Le jugement est infirmé en ce qu'il fait doit à la demande à hauteur de 50 %.
II- Sur la demande d'indemnité pour résistance abusive
Selon l'article 1231-6 du code civil le créancier auquel son débiteur en retard a causé, par sa mauvaise foi, un préjudice indépendant de ce retard, peut obtenir des dommages et intérêts distincts de l'intérêt moratoire.
Le seul fait que la SA Allianz Vie ait contesté le droit à indemnité d'assurance pour la période litigieuse, qui relève du droit de se défendre, ne caractérise pas la mauvaise foi. Par ailleurs Mme [Y] ne démontre pas qu'elle a été contrainte de procéder par voie d'huissier pour obtenir le paiement des sommes fixées par le jugement rectifié. La mauvaise foi, qui doit être prouvée par Mme [Y], n'est pas démontrée.
La demande en dommages-intérêts pour résistance abusive n'est pas fondée et sera rejetée.
III- Sur les dépens et l'indemnité prévue par l'article 700 du code de procédure civile :
Les dispositions du jugement rectifié statuant sur les dépens et indemnité sur le fondement de l'article 700 du code de procédure civile pour la procédure de première instance sont confirmées.
Succombant au moins partiellement en ses prétentions, la SA Allianz Vie est condamnée aux dépens d'appel et à payer à Mme [Y] la somme de 6 000 euros au titre de l'article 700 du code de procédure civile.
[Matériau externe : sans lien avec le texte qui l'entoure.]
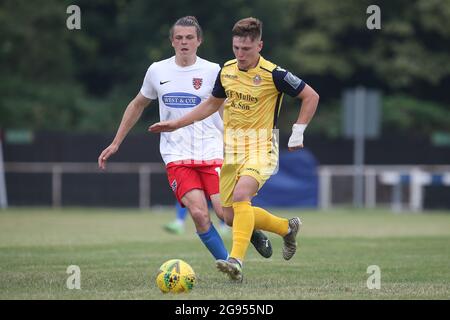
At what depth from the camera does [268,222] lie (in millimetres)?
9492

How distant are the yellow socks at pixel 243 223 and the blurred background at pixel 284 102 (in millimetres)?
17647

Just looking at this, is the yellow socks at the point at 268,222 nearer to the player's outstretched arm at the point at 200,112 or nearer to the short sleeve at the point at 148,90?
the player's outstretched arm at the point at 200,112

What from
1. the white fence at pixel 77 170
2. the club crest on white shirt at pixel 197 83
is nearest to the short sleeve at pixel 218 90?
the club crest on white shirt at pixel 197 83

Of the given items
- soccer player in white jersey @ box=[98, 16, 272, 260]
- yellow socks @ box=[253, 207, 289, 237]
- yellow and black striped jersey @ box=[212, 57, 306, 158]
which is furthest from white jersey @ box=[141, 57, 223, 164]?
yellow socks @ box=[253, 207, 289, 237]

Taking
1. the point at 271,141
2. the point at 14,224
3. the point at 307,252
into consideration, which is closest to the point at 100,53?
the point at 14,224

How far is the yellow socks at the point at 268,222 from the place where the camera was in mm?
9406

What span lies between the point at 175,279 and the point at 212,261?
11.0ft

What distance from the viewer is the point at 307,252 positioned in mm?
13008

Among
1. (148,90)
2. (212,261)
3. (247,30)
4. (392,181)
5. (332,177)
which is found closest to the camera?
(247,30)

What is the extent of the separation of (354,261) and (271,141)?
2.90 metres

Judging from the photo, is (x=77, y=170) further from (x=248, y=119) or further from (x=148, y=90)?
(x=248, y=119)

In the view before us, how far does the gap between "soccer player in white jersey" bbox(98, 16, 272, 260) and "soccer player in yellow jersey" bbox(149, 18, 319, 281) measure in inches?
19.3

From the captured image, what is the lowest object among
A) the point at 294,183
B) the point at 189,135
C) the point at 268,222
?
the point at 294,183

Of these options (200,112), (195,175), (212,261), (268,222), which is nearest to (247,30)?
(200,112)
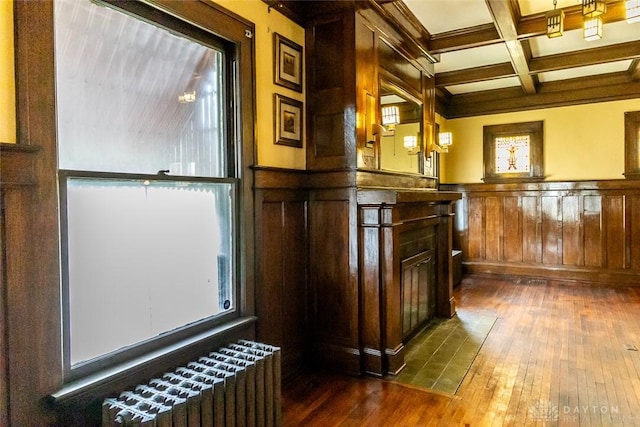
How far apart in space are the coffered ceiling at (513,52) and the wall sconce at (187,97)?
0.99 m

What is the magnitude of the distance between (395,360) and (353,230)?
1075 millimetres

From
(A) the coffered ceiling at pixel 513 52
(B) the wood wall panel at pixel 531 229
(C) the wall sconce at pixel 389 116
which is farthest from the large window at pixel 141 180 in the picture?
(B) the wood wall panel at pixel 531 229

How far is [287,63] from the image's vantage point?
10.3 feet

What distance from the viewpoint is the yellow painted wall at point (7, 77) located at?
153 cm

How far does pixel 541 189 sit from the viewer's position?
6.49 metres

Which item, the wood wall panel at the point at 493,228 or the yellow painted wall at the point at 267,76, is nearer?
the yellow painted wall at the point at 267,76

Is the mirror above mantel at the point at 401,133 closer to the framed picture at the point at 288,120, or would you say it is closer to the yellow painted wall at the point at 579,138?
the framed picture at the point at 288,120

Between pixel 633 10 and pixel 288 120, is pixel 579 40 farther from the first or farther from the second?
pixel 288 120

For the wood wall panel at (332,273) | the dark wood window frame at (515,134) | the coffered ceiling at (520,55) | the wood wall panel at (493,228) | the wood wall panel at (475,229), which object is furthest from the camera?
the wood wall panel at (475,229)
Les demandes de la SA Allianz Vie au titre des dépens et indemnités prévues par l'article 700 du code de procédure civile sont rejetées.
PAR CES MOTIFS
La cour,
Confirme le jugement en ce qu'il a condamné la SA Allianz Vie aux entiers dépens et à payer à Mme [O] [L] épouse [Y] la somme de 2 000 euros sur le fondement de l'article 700 du code de procédure civile ;
Infirme le jugement en toutes ses autres dispositions ;
Statuant à nouveau sur les dispositions infirmées,
Condamne la SA Allianz Vie à payer à Mme [O] [L] épouse [Y] la somme de 17 521 euros d'indemnités au titre de la période d'incapacité temporaire totale de travail du 30 août 2011 au 20 février 2012 inclus ;
Rejette la demande en dommages-intérêts au titre des honoraires de médecins experts ;
Y ajoutant,
Condamne la SA Allianz Vie à payer à Mme [O] [L] épouse [Y] la somme de 494,40 euros d'indemnités au titre des « frais pro » restant dus pour la période d'incapacité temporaire totale de travail du 31 mars 2011 au 20 mai 2011 ;
Rejette la demande de Mme [O] [L] épouse [Y] en dommages-intérêts pour résistance abusive;
Condamne la SA Allianz Vie aux dépens de la procédure d'appel ;
Condamne la SA Allianz Vie à payer à Mme [O] [L] épouse [Y] la somme de 6 000,00 euros au titre de l'article 700 du code de procédure civile pour la procédure d'appel ;
Déboute la SA Allianz Vie de ses demandes au titre des dépens et de l'indemnité prévue par l'article 700 du code de procédure civile pour la procédure d'appel.